Lawmakers took a hard look Tuesday at rules adopted in the final days of the Bush administration on how millions of Americans with 401(k) and individual retirement accounts get guidance on investing for retirement.
Members of a congressional panel said they wanted to ensure that retirement account holders have access to unbiased investment advice — an issue that's all the more important since stock market declines drained billions from 401(k) accounts, which cover more than half of America's full-time work force.
A House pensions subcommittee heard testimony on the Labor Department rules aimed at making pension plan advice more accessible to a rising number of people who need it. The rules outline how advice can be rendered, when and how pension fund advisers must disclose conflicts of interest and when they are not required to do so.
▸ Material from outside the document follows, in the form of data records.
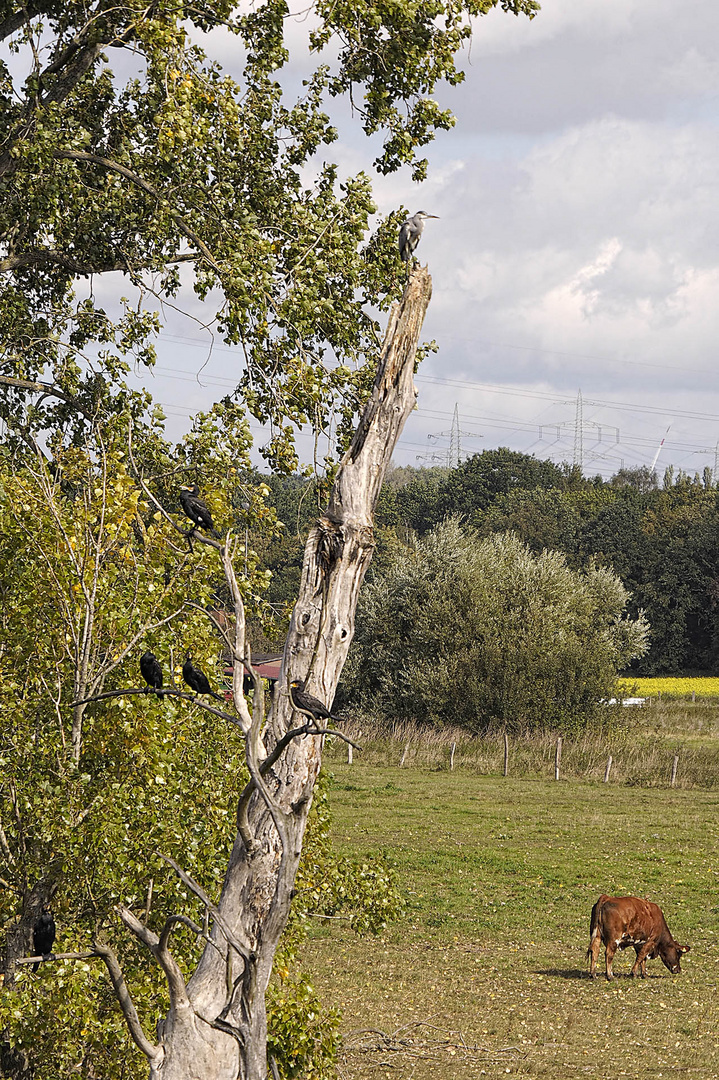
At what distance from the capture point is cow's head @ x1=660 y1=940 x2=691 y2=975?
18953 millimetres

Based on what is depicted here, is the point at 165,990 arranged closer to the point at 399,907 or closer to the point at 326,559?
the point at 399,907

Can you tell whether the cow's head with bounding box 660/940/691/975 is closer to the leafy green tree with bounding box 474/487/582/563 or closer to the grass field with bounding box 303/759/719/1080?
the grass field with bounding box 303/759/719/1080

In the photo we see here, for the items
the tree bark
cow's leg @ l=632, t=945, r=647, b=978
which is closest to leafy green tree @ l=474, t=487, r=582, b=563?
cow's leg @ l=632, t=945, r=647, b=978

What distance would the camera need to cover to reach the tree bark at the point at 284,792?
16.9ft

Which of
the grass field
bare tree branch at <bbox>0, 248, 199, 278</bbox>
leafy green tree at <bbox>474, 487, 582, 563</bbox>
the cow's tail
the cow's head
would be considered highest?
leafy green tree at <bbox>474, 487, 582, 563</bbox>

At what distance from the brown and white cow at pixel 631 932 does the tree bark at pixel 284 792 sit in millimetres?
14280

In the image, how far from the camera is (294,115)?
13.1 m

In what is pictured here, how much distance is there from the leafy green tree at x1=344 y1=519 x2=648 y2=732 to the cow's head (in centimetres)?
3029

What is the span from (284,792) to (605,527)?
4076 inches

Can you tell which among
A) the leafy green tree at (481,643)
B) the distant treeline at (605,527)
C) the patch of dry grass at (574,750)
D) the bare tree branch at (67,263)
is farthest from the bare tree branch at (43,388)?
the distant treeline at (605,527)

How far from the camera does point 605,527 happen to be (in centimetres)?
10612

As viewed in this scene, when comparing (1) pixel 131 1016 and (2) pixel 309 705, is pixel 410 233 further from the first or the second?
(1) pixel 131 1016

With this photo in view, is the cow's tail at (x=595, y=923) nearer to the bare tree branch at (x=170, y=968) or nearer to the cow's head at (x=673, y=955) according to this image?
the cow's head at (x=673, y=955)

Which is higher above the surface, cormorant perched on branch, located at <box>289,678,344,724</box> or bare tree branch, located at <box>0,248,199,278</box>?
bare tree branch, located at <box>0,248,199,278</box>
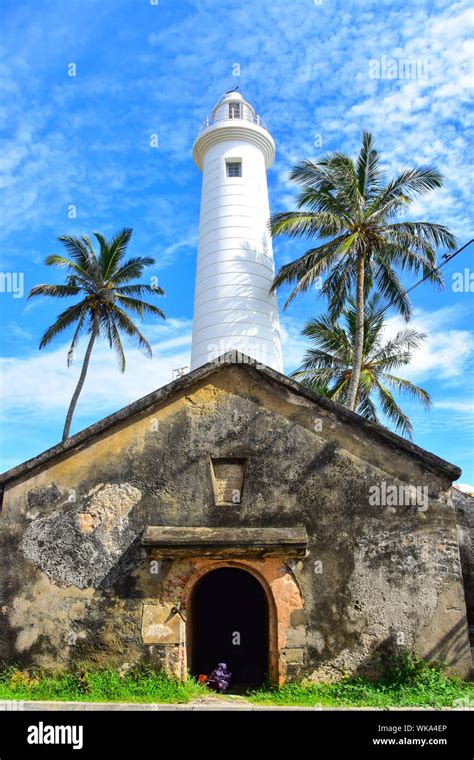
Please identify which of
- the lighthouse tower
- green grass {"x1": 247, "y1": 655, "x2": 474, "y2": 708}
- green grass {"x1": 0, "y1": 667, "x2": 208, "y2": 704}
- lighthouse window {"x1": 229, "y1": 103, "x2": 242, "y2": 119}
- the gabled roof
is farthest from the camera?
lighthouse window {"x1": 229, "y1": 103, "x2": 242, "y2": 119}

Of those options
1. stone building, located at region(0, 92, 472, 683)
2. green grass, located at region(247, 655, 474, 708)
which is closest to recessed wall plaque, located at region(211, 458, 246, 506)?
stone building, located at region(0, 92, 472, 683)

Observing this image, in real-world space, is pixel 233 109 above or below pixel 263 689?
above

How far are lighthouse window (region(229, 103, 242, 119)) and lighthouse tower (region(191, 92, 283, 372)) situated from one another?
0.05m

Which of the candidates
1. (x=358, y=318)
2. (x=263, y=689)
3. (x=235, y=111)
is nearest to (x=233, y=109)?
(x=235, y=111)

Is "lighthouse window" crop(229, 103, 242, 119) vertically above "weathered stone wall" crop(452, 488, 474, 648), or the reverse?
"lighthouse window" crop(229, 103, 242, 119)

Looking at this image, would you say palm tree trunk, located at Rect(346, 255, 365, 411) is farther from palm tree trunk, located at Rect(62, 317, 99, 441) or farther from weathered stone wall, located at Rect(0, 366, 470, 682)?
palm tree trunk, located at Rect(62, 317, 99, 441)

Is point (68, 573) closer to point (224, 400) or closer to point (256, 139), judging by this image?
point (224, 400)

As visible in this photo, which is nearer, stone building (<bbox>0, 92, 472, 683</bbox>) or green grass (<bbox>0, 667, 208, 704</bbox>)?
green grass (<bbox>0, 667, 208, 704</bbox>)

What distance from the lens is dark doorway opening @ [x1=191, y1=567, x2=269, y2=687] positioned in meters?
10.8

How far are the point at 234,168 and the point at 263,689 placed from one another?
17.1m

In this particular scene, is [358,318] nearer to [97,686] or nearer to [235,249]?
[235,249]

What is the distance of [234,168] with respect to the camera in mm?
20328

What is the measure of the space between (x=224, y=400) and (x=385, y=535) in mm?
3387
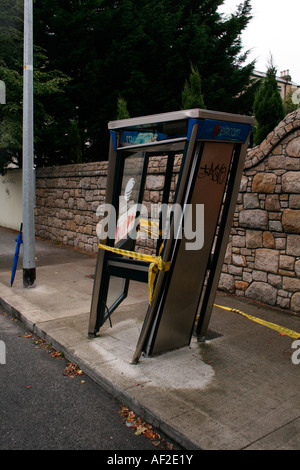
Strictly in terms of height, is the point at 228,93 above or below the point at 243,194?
above

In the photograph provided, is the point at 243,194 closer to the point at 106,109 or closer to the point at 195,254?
the point at 195,254

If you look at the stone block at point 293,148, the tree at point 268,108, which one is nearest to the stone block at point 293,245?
the stone block at point 293,148

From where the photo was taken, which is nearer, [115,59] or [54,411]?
[54,411]

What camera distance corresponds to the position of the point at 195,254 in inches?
166

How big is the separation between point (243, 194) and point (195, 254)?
2569 mm

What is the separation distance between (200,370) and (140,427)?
40.4 inches

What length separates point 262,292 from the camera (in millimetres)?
6160

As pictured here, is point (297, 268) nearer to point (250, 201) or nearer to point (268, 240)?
point (268, 240)

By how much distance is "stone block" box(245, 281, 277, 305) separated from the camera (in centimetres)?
601

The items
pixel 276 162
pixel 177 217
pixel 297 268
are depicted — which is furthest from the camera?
pixel 276 162

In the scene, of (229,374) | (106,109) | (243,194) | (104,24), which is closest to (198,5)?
(104,24)

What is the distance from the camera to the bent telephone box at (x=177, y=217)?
3.81 metres

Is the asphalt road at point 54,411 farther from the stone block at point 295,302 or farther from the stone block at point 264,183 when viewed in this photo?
the stone block at point 264,183

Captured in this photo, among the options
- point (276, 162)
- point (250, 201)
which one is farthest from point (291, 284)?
point (276, 162)
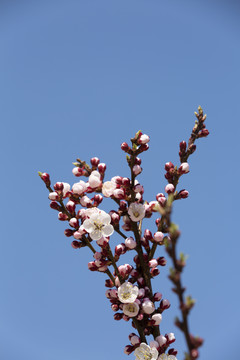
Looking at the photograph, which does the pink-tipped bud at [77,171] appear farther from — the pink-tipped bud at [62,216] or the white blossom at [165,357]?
the white blossom at [165,357]

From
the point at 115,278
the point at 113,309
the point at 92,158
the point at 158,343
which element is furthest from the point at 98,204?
the point at 158,343

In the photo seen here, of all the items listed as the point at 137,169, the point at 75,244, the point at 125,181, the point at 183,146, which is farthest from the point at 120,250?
the point at 183,146

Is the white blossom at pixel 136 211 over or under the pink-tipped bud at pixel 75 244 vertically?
over

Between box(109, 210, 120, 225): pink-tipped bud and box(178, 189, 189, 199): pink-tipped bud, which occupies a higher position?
box(178, 189, 189, 199): pink-tipped bud

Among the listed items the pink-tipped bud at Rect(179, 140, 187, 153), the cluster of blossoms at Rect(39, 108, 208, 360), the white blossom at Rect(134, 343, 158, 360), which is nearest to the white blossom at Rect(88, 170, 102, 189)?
the cluster of blossoms at Rect(39, 108, 208, 360)

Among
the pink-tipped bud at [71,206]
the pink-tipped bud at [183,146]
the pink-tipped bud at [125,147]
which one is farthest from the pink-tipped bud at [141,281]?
the pink-tipped bud at [183,146]

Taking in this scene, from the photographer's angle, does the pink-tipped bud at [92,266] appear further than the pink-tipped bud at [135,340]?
Yes

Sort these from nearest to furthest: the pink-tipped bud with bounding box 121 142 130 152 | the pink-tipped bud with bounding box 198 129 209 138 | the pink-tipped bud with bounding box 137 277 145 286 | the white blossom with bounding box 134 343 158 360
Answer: the white blossom with bounding box 134 343 158 360
the pink-tipped bud with bounding box 137 277 145 286
the pink-tipped bud with bounding box 121 142 130 152
the pink-tipped bud with bounding box 198 129 209 138

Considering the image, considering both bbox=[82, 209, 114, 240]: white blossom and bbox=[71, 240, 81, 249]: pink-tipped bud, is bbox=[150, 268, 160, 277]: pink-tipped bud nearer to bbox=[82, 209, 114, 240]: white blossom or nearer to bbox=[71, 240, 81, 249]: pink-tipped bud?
bbox=[82, 209, 114, 240]: white blossom
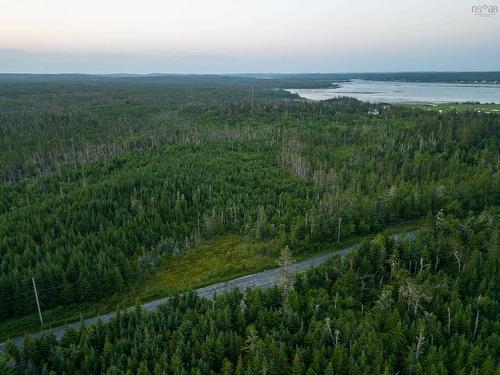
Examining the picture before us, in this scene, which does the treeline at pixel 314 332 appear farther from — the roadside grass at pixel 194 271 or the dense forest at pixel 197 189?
the dense forest at pixel 197 189

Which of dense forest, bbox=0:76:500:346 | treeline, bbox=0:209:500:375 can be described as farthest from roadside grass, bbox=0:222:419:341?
treeline, bbox=0:209:500:375

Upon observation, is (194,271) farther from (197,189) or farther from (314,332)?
(197,189)

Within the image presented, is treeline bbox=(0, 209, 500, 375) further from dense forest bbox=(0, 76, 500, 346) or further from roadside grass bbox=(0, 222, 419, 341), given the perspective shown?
dense forest bbox=(0, 76, 500, 346)

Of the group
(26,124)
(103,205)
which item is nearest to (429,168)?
(103,205)

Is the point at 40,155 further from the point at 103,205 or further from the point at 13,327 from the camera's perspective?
the point at 13,327

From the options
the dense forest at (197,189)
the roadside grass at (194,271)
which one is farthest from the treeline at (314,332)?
the dense forest at (197,189)

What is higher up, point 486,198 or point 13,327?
point 486,198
Under the rules, which President Barack Obama put on hold for further review, a worker can get retirement investment advice from a financial adviser who uses a computer model that meets requirements for objectivity. A different aspect of the rules would require financial advisers to be paid the same no matter which products they recommend — and disclose any conflicts of interests they have if a worker chooses to participate in a certain plan.
Supporters say the complex rules have adequate safeguards to protect the consumer from biased advice given by advisers who have a financial incentive to recommend certain investment products. But some Democrats contend they could allow financial advisers to steer clients to investment products that maximize the advisers' profits rather than workers' retirement security.
"If workers receive investment advice, it should be independent and free of conflicts of interest," said Rep. Rob Andrews, D-N.J., chairman of the House Subcommittee on Health, Education, Labor and Pensions, which conducted the hearing. "This last-minute Bush administration special interest payback had the potential to further drain Americans' hard-earned retirement savings."